Apologies for the late sightings report, we’ve had a busy week! It’s been wonderful to see so many families getting stuck in to our Wild Challenges and discovering our spring wildlife this half-term.

It looks like we’ve been saving the best until last, as over the last 24 hours we’ve had a broad-billed sandpiper and little stint on the South Levels, a wood sandpiper on the West Scrape, an Iberian chiffchaff on the border between us and Dunwich Heath, two singing Savi's warblers at Island Mere and an incredibly rare Cretzschmar’s bunting (photo by Henry Page) in the dunes near the Sluice (possibly a first UK mainland record).

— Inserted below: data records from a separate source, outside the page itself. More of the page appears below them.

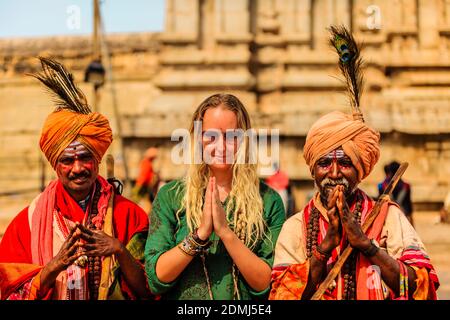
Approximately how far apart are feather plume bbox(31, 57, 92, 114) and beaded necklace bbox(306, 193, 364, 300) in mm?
1373

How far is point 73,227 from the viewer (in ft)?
15.3

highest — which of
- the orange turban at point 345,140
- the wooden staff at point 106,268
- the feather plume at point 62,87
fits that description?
the feather plume at point 62,87

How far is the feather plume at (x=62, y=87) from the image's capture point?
203 inches

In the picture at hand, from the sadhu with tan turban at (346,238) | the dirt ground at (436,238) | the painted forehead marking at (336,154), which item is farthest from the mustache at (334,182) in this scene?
the dirt ground at (436,238)

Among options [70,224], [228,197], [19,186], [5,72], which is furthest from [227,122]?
[5,72]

Even more exciting news as we see the first Mediterranean gull (photo by Ian Barthorpe) and Sandwich tern chicks, and discovered that the large numbers of little terns (100+) has inspired a few to lay some eggs on the shingle islands of the South Scrape. More than 260 common terns are across the scrape, with around 50 Kittiwakes visiting daily. Five pochard was an unusual arrival on East Scrape on Friday, joining the shelduck, shoveler, gadwall, mallard and pair of bar headed geese with their goslings. Common gulls and little gulls continue to be seen on East Scrape too, and we had a brief visit by a Roseate tern on Thursday.

Bitterns (photo by Steve Everett) continue to put in a wonderful show at Bittern Hide, Island Mere and flying low over the North Wall. Bearded tits have also been showing well at the beach end of the North Wall and at Island Mere, plus a cheeky otter was spotted wandering down the North Wall path yesterday afternoon. Marsh harriers and hobbies can be seen hunting from both Island Mere and Bittern Hide, especially now larger numbers of dragonflies have emerged.

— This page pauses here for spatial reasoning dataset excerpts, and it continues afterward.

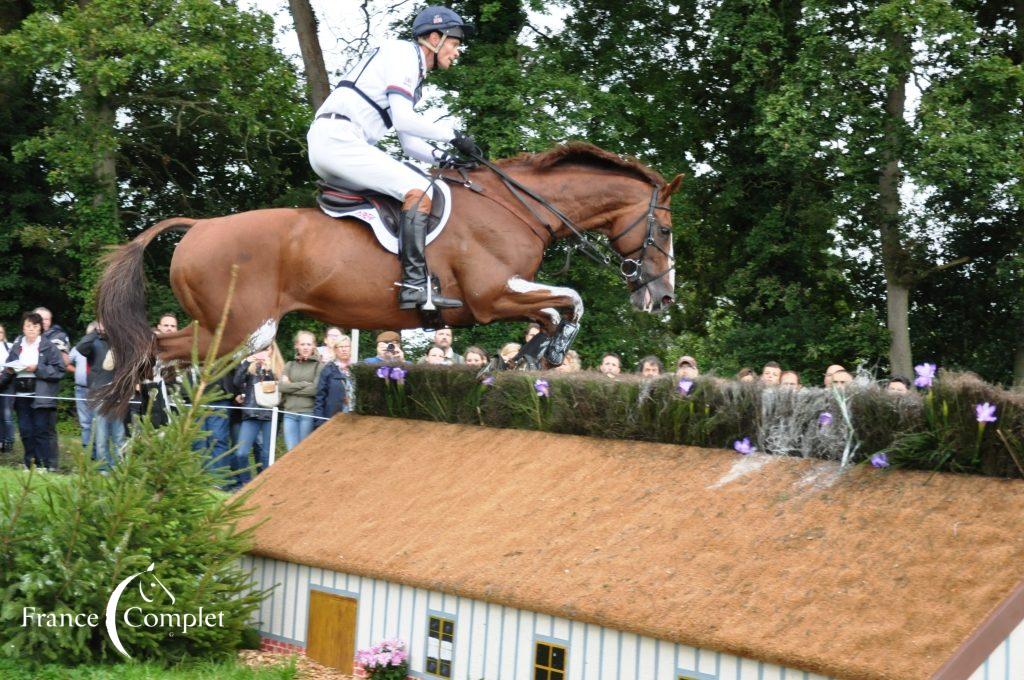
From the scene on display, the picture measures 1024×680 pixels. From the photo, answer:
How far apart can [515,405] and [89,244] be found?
13059 mm

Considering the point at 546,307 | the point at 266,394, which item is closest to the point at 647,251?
the point at 546,307

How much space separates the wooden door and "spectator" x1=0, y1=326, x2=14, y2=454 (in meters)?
6.34

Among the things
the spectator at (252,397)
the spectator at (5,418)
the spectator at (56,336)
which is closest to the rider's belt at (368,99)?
the spectator at (252,397)

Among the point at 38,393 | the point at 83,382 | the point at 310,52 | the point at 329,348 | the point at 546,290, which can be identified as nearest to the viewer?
the point at 546,290

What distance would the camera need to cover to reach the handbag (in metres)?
10.2

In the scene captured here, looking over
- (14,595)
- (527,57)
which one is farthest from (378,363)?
(527,57)

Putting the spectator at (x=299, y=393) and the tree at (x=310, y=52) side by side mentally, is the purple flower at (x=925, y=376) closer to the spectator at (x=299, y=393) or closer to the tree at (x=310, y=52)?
the spectator at (x=299, y=393)

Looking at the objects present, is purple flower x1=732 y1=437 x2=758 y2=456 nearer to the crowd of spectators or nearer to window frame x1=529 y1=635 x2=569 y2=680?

Several hundred sand martins are inhabiting the burrows in the sand bank, with garden warbler, chiffchaff, blackcap and willow warbler in the North Bushes nearby. Green hairstreak and holly blue butterflies can be found in the carpark enjoying the red campion and bugloss, with a broad bordered bee hawkmoth (photo by Ian Barthorpe) darting from flower to flower.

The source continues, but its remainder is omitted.